TEXT BLOCK:

▼

"Conjugal partnership" bill awaits Senate action

CEBU – The proposed law that seeks to reinstate the conjugal partnership of gains as the basis of property relations of marital institutions in the absence of any marriage settlement or prenuptial agreement is currently pending before the Senate for action.

Deputy Speaker for the Visayas and Cebu second district Rep. Pablo Garcia, who is the principal author of the House Bill 2420, said the provisions of the new Civil Code concerning marriage and family relations has remained relatively constant. It has been firmly established for almost four decades since its adoption in 1950 and for more than 100 years before that under the Old Civil Code, he added.

“The conjugal partnership of gains stands on a firm foundation, has even withstood the rigors of time, tested and proven,” he stressed.

According to Garcia, the conjugal partnership of gains are deemed most viable in safeguarding the rights of the spouses and has been generally accepted, practiced and firmly established in marital institutions and recognized in other institutions as well.

“Scores of jurisprudence from no less than the highest judicial institution itself would lend support to the fact that the conjugal partnership of gains has not only been firmly established, accepted and recognized but has, in more ways than one, become an institution itself,” Garcia explained.

▲

Dataset entries:
▼

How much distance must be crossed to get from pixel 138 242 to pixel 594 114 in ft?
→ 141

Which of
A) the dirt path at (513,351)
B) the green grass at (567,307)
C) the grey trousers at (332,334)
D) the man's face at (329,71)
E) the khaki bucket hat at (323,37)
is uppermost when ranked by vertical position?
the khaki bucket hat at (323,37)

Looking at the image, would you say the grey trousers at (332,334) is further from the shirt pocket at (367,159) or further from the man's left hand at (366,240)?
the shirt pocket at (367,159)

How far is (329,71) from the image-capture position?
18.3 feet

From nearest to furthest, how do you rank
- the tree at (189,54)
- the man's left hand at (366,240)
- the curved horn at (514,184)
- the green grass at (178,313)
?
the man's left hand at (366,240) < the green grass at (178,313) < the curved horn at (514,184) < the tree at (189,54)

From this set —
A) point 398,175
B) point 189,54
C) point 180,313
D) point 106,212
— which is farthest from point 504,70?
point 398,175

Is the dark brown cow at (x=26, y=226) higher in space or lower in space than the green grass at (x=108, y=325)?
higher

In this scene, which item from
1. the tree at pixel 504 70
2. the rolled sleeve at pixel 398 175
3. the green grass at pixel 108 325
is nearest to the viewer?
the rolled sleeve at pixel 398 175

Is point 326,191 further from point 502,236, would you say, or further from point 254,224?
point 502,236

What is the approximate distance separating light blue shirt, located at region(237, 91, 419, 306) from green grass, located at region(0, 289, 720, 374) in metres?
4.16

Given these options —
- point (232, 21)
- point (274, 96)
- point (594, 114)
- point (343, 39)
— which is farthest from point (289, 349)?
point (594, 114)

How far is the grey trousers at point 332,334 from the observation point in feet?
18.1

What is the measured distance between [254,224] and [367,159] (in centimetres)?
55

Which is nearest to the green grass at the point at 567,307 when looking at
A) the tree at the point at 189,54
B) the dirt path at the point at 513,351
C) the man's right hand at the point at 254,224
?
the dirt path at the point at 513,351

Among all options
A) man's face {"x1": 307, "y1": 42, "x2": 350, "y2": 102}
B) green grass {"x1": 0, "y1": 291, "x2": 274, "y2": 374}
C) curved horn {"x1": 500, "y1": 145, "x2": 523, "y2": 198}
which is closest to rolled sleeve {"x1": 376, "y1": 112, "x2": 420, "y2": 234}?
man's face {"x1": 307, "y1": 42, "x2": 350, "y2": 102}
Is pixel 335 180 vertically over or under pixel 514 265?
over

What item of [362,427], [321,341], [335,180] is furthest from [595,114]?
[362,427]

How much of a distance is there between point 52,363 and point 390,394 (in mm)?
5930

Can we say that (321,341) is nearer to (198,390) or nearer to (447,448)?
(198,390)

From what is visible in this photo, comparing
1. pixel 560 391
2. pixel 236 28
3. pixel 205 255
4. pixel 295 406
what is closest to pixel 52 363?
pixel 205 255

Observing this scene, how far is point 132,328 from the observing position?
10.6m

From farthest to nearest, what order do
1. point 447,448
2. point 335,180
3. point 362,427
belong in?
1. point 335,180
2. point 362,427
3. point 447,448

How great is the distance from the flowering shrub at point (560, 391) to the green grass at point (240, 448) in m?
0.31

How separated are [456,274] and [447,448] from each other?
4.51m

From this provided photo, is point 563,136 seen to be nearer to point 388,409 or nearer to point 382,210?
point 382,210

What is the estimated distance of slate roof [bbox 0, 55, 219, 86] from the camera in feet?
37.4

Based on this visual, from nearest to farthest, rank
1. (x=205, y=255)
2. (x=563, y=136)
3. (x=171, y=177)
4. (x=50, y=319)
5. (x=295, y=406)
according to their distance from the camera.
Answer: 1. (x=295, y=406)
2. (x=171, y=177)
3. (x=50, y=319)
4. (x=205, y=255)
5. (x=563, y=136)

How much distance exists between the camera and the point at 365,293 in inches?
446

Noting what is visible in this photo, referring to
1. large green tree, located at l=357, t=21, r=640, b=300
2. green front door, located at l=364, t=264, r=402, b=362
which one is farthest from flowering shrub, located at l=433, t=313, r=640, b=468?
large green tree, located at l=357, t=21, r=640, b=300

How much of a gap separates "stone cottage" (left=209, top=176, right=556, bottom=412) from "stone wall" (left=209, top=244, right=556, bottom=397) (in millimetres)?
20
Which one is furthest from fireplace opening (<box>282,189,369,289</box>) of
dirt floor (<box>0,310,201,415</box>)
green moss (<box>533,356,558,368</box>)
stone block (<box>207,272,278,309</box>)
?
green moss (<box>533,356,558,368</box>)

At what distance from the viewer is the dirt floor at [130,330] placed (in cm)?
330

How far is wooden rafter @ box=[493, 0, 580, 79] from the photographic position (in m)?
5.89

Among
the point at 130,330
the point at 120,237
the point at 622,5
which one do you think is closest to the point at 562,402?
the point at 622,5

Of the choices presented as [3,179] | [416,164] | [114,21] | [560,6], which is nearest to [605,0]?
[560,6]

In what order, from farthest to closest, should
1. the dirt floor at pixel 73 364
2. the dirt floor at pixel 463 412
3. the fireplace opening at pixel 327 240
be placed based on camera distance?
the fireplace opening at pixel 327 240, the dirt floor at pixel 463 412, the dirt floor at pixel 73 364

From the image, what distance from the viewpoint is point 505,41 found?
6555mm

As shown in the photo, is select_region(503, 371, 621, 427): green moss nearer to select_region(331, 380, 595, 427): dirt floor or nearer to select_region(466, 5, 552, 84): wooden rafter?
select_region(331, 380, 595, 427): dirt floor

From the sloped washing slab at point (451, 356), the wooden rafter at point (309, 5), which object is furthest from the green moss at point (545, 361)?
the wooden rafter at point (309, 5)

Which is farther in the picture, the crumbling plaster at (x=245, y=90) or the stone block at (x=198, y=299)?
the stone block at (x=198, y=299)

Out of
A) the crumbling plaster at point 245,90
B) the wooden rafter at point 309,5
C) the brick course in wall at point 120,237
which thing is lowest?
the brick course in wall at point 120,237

▲

WORK INSTRUCTIONS:
Please return, word for word, the part of the conjugal partnership article starting with "According to Garcia, the" and going on through "institutions as well.".

ANSWER IN FULL:
According to Garcia, the conjugal partnership of gains are deemed most viable in safeguarding the rights of the spouses and has been generally accepted, practiced and firmly established in marital institutions and recognized in other institutions as well.